WHAT THIS TASK INVOLVES ->
Write out again, word for word, the stretch of lines from the one containing "How large a" through the last line, including both.

INFORMATION GIVEN ->
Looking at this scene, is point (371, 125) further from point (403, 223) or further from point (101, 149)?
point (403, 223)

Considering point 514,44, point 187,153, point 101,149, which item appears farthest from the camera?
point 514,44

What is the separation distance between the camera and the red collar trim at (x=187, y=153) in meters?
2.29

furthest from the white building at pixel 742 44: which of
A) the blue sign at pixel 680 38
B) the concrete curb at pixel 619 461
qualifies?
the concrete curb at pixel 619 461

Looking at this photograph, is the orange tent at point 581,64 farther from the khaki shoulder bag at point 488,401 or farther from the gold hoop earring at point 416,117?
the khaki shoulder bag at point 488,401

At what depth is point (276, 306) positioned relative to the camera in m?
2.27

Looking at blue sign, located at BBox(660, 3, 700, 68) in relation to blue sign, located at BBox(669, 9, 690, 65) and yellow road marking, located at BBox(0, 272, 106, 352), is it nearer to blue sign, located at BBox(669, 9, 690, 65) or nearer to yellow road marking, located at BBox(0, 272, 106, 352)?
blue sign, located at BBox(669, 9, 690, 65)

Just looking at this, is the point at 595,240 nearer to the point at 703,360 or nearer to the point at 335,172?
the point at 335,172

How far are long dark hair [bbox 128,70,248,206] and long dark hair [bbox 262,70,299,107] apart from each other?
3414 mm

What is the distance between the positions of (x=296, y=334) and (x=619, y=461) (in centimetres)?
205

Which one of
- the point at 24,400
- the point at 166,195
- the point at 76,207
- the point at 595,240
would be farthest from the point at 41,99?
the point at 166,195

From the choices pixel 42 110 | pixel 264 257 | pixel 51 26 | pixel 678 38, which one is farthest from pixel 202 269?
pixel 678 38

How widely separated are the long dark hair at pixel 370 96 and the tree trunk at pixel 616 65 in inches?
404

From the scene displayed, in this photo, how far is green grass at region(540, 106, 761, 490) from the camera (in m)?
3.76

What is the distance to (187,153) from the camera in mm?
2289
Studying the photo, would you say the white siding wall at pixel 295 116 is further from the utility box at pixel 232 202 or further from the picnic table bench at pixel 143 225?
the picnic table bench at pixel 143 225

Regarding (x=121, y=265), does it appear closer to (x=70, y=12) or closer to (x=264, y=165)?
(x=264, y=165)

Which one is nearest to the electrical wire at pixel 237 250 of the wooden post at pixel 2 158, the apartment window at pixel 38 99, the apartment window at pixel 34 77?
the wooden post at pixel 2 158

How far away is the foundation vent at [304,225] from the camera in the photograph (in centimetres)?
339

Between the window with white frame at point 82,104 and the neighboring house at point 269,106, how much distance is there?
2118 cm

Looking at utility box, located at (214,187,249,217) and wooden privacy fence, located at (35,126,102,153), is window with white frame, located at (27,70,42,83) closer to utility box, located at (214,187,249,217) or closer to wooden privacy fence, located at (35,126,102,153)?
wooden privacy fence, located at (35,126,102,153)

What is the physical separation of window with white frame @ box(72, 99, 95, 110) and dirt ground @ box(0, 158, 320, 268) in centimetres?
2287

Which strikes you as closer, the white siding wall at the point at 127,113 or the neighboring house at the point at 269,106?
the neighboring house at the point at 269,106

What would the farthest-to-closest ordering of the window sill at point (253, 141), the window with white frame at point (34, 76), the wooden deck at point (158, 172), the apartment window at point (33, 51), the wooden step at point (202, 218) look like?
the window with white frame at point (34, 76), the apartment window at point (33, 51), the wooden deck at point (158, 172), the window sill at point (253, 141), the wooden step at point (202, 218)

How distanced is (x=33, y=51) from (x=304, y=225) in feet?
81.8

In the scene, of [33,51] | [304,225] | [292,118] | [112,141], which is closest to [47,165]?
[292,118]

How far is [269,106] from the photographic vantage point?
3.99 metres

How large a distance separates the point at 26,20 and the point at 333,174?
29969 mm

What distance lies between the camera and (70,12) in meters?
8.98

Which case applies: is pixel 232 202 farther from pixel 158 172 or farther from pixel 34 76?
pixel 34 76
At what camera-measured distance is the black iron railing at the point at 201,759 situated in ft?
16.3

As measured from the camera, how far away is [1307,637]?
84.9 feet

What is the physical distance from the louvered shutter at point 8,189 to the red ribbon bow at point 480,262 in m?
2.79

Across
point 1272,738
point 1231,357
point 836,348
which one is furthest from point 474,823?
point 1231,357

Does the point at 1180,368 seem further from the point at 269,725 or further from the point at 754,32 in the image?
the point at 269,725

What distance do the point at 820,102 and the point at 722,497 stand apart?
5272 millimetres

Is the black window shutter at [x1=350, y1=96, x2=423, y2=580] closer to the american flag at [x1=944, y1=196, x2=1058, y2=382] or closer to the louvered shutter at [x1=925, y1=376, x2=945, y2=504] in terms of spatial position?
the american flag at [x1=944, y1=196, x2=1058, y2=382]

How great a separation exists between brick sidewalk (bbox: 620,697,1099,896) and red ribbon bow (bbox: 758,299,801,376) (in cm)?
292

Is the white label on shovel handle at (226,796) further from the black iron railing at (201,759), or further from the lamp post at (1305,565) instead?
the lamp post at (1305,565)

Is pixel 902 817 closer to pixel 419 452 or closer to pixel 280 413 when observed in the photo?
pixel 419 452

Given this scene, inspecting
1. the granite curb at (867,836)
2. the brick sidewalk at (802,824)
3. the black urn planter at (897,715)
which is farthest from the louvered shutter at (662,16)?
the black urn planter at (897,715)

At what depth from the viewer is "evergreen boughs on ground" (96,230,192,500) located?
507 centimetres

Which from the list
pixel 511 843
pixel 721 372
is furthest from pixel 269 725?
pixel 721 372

SOLUTION ->
How large a distance separates the point at 26,20 and the point at 333,174?
29969 mm

What distance lies between the camera and (70,12) in meters?
8.98

Which case applies: is pixel 232 202 farther from pixel 158 172 or farther from pixel 34 76?
pixel 34 76
At what camera-measured distance is the black iron railing at the point at 201,759 situated in ft?
16.3

As measured from the camera, how far away is [1307,637]?
84.9 feet

What is the physical distance from the louvered shutter at point 8,189 to the red ribbon bow at point 480,262 in m?
2.79

Across
point 1272,738
point 1231,357
point 836,348
which one is furthest from point 474,823?
point 1231,357

Does the point at 1180,368 seem further from the point at 269,725 or further from the point at 754,32 in the image?
the point at 269,725

What distance do the point at 820,102 and the point at 722,497 stand apart?
5272 millimetres

Is the black window shutter at [x1=350, y1=96, x2=423, y2=580] closer to the american flag at [x1=944, y1=196, x2=1058, y2=382] or closer to the louvered shutter at [x1=925, y1=376, x2=945, y2=504] in terms of spatial position?
the american flag at [x1=944, y1=196, x2=1058, y2=382]

How great a separation exists between brick sidewalk (bbox: 620,697,1099,896) and red ribbon bow (bbox: 758,299,801,376) (in cm)?
292

Is the white label on shovel handle at (226,796) further from the black iron railing at (201,759), or further from the lamp post at (1305,565) instead?
the lamp post at (1305,565)

Is pixel 902 817 closer to pixel 419 452 or closer to pixel 280 413 when observed in the photo?
pixel 419 452

Given this scene, inspecting
1. the granite curb at (867,836)
2. the brick sidewalk at (802,824)
3. the black urn planter at (897,715)
which is farthest from the louvered shutter at (662,16)?
the black urn planter at (897,715)

At what depth from the viewer is "evergreen boughs on ground" (96,230,192,500) located?
507 centimetres

Which from the list
pixel 511 843
pixel 721 372
is furthest from pixel 269 725?
pixel 721 372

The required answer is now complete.